# Duality done right

Created 2022-03-08, Edited 2022-06-26
A more elegant view of duality then is presented in axler's book

Update: Axler mentions some of these results in exercises 34-37. But I feel he doesn't given them as much emphasis as they deserve.

Update 2: Re-reading my hot take after doing some functional analysis, I still somewhat agree but the tone I used was too strong. Talking about dimension can convey when results don't hold in general, though many of the lemmas in Axler can easily be extended to infinite-dimension the main theorems can't.

## Notation

Let $V,W$ be finite-dimensional vector spaces. $U$ denotes a subspace of $V$, $T \in \mathcal L(V,W)$ denotes a linear transformation from $V$ to $W$, $R(T)$ and $N(T)$ denote the range and nullspace of $T$ respectively.

## Fundamental Theorem

Axler presents the fundamental theorem of linear maps as

$\dim V = \dim R(T) + \dim N(T) \tag{1}$

However, a more profitable way to view it is via the isomorphism

$\tilde T(v + N(T)) = Tv$

It's easy to see $\tilde T$ is injective and surjective, hence $\tilde T$ is bijective, meaning $V/N(T) \cong R(T)$

This implies (1) after taking the dimension of both sides and turning the quotient into a subtraction. However the isomorphism approach has several advantages

1. It's more intuitive to think about isomorphisms then dimensions being equal. dimension doesn't convey structure, it's bad for the same reason determinants are bad.
2. It shows that the fundamental theorem of linear maps is a special case of the first isomorphism theorem.
3. It generalizes to infinite dimensional vector spaces (the first isomorphism theorem doesn't care about dimension and neither should you)

## Duality

NOTE: This should be mostly review for my target audience

Let $V$ be a vector space, define the dual space $V' = \mathcal L(V, \mathbf F)$ and the dual map $T'(\varphi) = \varphi \circ T$. if $U \subseteq V$ define the annihilator as

$U^0 = \{\varphi \in V' : \varphi(u) = 0 \text{ for all u \in U}\}$

The annihilator is a bridge between the primal and the dual because of two key facts

1. (a) $N(T') = (R(T))^0$ and (b) $R(T') = (N(T))^0$
2. $V'/U^0 \cong U'$

Remark: (1b) starts the bridge from $R(T')$ to $R(T)$ and (2) finishes it by allowing us to remove the annihilator via an isomorphism to $R(T)'$ (we'll see more about this later).

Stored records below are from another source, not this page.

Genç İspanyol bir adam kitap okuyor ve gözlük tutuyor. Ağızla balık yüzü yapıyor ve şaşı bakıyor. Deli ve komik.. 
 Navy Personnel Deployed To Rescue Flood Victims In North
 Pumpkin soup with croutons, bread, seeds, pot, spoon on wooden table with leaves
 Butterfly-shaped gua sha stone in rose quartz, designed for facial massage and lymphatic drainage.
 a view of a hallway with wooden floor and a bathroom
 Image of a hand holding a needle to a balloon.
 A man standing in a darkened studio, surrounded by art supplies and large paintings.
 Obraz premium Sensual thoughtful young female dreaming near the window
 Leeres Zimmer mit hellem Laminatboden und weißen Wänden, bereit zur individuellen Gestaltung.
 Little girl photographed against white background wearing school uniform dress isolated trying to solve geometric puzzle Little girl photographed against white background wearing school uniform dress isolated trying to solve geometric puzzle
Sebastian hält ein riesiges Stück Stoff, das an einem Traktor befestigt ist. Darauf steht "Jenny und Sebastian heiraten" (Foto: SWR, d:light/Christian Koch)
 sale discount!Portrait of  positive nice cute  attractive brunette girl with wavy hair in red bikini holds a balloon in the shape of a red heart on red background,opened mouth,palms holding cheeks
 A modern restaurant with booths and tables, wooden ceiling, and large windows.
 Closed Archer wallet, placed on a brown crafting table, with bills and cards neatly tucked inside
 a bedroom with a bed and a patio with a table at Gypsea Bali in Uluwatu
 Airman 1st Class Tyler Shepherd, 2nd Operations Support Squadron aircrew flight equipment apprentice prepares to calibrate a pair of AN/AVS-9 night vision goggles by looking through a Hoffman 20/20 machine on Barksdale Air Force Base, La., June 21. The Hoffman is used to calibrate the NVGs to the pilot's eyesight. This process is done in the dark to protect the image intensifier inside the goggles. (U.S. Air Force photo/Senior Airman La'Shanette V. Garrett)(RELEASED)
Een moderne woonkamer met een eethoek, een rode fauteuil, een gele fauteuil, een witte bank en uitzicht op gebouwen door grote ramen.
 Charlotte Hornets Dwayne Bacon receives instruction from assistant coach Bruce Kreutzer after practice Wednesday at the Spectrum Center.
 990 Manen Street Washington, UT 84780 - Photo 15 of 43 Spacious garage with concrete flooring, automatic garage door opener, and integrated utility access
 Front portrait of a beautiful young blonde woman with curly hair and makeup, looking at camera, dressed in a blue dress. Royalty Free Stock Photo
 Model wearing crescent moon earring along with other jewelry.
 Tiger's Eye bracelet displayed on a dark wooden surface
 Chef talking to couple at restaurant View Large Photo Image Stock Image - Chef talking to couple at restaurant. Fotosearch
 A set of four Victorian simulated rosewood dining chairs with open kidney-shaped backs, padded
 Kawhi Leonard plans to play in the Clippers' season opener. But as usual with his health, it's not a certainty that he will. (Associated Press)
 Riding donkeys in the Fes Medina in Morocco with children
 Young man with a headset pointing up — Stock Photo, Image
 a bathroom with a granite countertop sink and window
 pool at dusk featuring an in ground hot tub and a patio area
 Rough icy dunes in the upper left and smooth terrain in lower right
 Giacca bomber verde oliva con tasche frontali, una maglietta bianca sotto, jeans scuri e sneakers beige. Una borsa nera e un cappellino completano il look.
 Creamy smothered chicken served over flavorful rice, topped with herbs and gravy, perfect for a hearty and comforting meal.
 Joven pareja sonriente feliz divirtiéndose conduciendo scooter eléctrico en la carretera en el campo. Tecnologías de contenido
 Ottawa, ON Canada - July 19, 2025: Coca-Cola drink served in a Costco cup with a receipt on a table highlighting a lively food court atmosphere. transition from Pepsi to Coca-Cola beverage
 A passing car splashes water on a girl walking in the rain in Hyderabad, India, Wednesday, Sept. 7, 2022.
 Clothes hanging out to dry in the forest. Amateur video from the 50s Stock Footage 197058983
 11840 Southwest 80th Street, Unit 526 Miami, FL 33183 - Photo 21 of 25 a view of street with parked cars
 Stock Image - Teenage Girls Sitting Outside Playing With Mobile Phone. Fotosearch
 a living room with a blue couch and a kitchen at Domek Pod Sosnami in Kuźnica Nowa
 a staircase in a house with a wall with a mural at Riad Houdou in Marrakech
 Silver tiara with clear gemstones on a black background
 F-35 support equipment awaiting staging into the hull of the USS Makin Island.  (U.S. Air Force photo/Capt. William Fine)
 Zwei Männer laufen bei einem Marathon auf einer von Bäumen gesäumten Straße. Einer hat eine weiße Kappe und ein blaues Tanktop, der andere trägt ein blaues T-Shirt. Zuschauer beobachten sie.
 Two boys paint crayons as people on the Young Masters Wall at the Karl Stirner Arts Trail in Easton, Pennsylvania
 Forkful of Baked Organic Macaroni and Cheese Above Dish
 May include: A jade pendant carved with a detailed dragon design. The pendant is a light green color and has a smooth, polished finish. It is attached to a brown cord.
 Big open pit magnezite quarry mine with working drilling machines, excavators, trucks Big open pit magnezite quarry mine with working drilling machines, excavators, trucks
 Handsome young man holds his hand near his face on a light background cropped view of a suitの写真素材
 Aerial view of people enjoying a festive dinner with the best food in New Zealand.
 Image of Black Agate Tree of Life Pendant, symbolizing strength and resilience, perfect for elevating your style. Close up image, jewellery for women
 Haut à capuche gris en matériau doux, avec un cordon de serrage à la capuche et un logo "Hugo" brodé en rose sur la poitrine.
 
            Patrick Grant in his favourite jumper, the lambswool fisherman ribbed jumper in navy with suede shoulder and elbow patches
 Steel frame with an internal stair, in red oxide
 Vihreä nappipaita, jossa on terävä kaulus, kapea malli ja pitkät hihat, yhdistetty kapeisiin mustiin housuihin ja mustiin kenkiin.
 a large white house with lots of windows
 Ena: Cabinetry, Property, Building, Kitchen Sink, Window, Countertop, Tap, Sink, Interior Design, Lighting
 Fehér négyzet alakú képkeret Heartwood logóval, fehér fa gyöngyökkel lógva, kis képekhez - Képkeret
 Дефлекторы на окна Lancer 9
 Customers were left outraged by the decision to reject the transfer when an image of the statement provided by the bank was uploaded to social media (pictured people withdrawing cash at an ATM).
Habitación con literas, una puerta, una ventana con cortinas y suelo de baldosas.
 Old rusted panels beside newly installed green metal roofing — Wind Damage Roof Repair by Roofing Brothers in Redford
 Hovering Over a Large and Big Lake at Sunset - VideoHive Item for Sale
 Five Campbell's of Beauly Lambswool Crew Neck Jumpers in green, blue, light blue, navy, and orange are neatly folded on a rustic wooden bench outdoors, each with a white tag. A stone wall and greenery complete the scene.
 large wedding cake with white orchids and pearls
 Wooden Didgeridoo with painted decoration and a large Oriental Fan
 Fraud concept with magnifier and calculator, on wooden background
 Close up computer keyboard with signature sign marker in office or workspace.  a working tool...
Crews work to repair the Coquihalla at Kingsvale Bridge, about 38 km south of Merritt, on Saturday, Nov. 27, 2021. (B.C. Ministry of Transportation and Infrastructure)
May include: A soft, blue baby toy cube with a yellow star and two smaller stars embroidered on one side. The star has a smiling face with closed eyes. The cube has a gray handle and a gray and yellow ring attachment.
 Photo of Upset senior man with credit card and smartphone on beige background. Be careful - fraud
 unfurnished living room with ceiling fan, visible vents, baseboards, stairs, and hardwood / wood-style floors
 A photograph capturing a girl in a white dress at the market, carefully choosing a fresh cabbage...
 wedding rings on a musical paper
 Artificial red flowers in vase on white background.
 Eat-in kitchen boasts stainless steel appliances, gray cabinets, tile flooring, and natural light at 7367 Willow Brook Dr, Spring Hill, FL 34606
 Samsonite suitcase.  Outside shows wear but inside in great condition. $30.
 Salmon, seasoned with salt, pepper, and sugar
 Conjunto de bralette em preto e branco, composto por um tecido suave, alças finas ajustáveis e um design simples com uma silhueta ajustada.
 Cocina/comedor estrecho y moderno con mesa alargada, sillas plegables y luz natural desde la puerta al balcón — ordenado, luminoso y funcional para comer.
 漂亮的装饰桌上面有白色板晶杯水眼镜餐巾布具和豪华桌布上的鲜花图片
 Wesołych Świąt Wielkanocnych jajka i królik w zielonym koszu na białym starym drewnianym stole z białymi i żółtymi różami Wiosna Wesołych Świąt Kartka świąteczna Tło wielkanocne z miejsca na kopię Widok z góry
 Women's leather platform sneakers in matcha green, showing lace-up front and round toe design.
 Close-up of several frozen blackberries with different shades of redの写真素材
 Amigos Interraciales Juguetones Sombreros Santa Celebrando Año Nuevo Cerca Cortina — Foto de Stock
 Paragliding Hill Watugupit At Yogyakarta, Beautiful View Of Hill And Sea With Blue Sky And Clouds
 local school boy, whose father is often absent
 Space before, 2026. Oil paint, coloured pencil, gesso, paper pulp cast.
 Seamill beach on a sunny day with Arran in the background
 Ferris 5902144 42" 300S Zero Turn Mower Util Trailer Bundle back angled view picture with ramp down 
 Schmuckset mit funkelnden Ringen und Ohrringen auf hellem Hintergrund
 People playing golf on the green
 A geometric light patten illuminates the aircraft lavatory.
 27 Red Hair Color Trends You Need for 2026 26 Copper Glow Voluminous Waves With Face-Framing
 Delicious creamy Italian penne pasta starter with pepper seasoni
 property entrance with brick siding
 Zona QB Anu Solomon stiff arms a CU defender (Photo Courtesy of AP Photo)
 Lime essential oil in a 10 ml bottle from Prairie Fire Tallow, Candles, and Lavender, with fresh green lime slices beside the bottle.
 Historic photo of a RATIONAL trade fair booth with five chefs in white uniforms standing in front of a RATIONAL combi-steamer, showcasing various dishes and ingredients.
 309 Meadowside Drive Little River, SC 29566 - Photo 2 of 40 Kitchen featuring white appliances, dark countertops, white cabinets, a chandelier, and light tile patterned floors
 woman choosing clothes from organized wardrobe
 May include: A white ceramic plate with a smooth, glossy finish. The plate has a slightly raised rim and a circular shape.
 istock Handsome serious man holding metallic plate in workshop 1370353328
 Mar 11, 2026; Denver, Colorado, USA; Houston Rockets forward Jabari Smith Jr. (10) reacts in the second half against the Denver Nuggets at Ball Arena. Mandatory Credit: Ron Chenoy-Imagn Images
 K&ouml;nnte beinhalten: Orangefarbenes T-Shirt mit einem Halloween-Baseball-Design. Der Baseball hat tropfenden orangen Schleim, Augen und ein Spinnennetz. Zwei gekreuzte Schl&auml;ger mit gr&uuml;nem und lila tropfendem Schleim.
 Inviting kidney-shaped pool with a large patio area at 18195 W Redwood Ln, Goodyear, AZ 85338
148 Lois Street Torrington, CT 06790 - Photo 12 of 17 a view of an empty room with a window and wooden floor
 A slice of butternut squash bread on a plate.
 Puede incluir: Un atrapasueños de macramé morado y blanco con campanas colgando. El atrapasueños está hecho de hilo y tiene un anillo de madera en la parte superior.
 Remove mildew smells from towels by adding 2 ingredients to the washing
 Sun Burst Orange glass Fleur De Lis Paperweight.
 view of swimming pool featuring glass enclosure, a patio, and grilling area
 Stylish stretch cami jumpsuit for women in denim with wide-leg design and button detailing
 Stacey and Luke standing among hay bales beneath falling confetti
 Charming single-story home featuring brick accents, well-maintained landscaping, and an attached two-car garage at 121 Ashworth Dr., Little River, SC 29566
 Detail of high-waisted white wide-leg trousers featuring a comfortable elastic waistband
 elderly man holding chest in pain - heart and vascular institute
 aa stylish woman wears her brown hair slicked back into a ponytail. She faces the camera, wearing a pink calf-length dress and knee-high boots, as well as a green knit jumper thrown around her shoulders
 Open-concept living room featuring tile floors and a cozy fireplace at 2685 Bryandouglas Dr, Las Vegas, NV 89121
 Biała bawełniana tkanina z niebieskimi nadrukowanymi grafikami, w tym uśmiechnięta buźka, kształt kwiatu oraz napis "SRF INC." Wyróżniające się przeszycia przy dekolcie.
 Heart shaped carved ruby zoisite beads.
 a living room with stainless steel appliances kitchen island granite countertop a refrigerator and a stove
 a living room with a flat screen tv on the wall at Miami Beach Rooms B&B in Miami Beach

Proof: most of (1) is clear after thinking about the definitions, to see $(N(T))^0 \subseteq R(T')$ see Axler 3.109 (the proof uses dimension, and I think only holds on finite dimensional vector spaces, sad.)

For (2) let $i \in \mathcal L(U, V)$ be the defined by $i(u) = u$ and apply the fundamental theorem on the dual $i' : V' \to U'$ to get

$V'/N(i') \cong R(i')$

We see $N(i') = U^0$ from (1a) and $R(i') = U'$ from (1b) giving the desired result.

These two facts allow us to construct a bridge of isomorphisms between the primal and the dual

$R(T') \cong W'/N(T') = W'/(R(T))^0 \cong R(T)' \cong R(T)$

The first holds by the fundamental theorem, the second holds by (2), the third holds by (3) and the last holds by the isomorphism with the dual basis.

Using these equivalences we can prove several things very easily, for example these two theorems

1. $T$ injective iff $T'$ surjective
2. $T$ surjective iff $T'$ injective

Are easily seen by considering isomorphisms from the chain above

1. $V/N(T) \cong R(T')$
2. $R(T) \cong V'/N(T')$

Plugging in the cases easily gives the desired results

• If $N(T) = \{0\}$ then $V/N(T) = V \cong R(T')$ implies $R(T') = V'$
• If $R(T') = V'$ then $V' \cong V/N(T)$ implies $N(T) = \{0\}$
• If $R(T) = V$ then $V \cong V'/N(T')$ implies $N(T') = \{0\}$
• If $N(T') = \{0\}$ then $V' \cong R(T)$ implies $R(T) = V$

TODO: Should only need two cases since $T'' = T$

I'm skipping details, but the core ideas are all here, you can reconstruct the full proofs with no extra leaps of insight needed.